-- Exercise instructions --
Reproduce word for word everything from the line containing "Of the available items" down to the end of the rows below, including both the first and the last line.
--- start Stored data ---
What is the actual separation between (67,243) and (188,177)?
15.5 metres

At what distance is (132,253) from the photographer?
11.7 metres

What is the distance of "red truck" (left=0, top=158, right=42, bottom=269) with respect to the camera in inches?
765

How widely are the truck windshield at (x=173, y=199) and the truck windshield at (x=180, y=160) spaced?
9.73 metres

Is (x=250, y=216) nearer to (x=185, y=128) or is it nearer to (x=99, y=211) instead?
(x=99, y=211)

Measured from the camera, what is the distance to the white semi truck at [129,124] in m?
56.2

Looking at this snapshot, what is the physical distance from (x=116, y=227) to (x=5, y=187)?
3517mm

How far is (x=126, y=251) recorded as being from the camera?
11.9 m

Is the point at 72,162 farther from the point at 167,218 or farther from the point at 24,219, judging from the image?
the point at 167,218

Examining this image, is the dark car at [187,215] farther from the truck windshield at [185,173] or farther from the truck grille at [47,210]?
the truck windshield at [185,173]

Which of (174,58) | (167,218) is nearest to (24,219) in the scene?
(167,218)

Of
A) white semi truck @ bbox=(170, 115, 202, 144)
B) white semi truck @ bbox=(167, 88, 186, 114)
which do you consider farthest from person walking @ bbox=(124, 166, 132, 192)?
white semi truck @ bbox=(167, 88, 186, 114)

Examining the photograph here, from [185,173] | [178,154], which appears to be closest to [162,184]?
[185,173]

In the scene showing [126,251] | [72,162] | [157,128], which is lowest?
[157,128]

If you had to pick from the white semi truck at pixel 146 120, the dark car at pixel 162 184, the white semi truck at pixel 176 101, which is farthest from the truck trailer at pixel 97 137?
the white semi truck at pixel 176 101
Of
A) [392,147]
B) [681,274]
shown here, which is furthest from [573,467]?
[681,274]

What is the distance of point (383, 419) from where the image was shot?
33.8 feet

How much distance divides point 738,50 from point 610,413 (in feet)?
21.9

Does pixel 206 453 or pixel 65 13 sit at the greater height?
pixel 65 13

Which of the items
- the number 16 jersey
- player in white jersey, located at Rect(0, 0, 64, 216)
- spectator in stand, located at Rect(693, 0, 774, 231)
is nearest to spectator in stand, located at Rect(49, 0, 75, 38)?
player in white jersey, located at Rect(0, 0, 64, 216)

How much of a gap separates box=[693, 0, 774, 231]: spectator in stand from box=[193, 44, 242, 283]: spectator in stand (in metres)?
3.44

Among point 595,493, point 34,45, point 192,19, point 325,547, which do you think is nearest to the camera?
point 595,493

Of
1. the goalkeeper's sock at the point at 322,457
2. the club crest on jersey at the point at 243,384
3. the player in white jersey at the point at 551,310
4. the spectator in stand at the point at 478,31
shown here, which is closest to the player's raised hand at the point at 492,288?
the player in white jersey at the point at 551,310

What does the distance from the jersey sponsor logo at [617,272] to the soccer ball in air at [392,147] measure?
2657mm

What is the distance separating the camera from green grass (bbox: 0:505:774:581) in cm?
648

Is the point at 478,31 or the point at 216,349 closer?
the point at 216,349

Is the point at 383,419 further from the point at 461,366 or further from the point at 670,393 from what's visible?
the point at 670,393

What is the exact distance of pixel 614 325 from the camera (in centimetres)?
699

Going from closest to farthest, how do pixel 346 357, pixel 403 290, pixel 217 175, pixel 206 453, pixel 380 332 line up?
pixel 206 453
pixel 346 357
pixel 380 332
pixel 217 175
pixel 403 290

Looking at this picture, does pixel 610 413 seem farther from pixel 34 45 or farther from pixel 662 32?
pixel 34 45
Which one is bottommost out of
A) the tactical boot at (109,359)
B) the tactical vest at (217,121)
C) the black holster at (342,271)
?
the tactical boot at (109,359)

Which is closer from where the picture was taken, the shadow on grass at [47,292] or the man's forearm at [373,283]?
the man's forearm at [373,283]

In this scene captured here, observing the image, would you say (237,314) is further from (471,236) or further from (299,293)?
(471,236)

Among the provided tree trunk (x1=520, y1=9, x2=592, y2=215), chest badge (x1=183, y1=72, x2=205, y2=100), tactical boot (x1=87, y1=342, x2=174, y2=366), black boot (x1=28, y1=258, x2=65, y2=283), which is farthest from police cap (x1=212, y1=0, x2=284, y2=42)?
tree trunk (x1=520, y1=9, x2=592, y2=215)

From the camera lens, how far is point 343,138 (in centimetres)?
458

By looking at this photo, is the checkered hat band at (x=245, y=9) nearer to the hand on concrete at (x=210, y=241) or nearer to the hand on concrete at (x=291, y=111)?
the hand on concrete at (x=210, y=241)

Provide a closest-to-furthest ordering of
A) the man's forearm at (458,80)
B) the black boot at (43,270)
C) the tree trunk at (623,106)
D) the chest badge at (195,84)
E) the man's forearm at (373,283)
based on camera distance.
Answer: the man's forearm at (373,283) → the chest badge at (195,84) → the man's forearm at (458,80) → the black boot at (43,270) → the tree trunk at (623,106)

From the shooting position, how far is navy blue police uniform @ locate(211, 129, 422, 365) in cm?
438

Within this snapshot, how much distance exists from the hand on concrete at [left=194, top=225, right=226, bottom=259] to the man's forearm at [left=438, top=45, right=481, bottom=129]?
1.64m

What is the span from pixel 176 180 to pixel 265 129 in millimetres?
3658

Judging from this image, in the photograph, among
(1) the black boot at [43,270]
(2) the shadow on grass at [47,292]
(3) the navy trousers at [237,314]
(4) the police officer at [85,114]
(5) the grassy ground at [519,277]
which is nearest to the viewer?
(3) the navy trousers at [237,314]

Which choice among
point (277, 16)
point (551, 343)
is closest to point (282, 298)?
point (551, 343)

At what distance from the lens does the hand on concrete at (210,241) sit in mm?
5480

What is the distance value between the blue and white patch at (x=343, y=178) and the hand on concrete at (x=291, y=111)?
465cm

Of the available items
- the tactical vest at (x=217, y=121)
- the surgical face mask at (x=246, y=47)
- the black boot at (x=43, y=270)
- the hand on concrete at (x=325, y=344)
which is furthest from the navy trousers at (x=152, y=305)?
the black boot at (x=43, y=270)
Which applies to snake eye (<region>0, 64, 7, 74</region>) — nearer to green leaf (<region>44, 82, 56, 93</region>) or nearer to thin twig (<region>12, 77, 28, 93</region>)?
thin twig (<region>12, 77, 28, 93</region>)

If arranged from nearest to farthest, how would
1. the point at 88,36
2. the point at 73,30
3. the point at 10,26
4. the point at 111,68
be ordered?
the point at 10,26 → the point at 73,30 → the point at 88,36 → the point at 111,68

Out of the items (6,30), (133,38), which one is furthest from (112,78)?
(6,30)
--- end Stored data ---
-- Written response --
Of the available items
- the tactical vest at (x=217, y=121)
- the surgical face mask at (x=246, y=47)
- the black boot at (x=43, y=270)
- the hand on concrete at (x=325, y=344)
which is furthest from the navy trousers at (x=152, y=305)?
the black boot at (x=43, y=270)
Which applies to snake eye (<region>0, 64, 7, 74</region>) — nearer to green leaf (<region>44, 82, 56, 93</region>) or nearer to thin twig (<region>12, 77, 28, 93</region>)?
thin twig (<region>12, 77, 28, 93</region>)

If arranged from nearest to farthest, how would
1. the point at 88,36
2. the point at 73,30
3. the point at 10,26
4. the point at 111,68
be ordered?
the point at 10,26 → the point at 73,30 → the point at 88,36 → the point at 111,68

Out of the items (6,30), (133,38), which one is furthest from (112,78)?
(6,30)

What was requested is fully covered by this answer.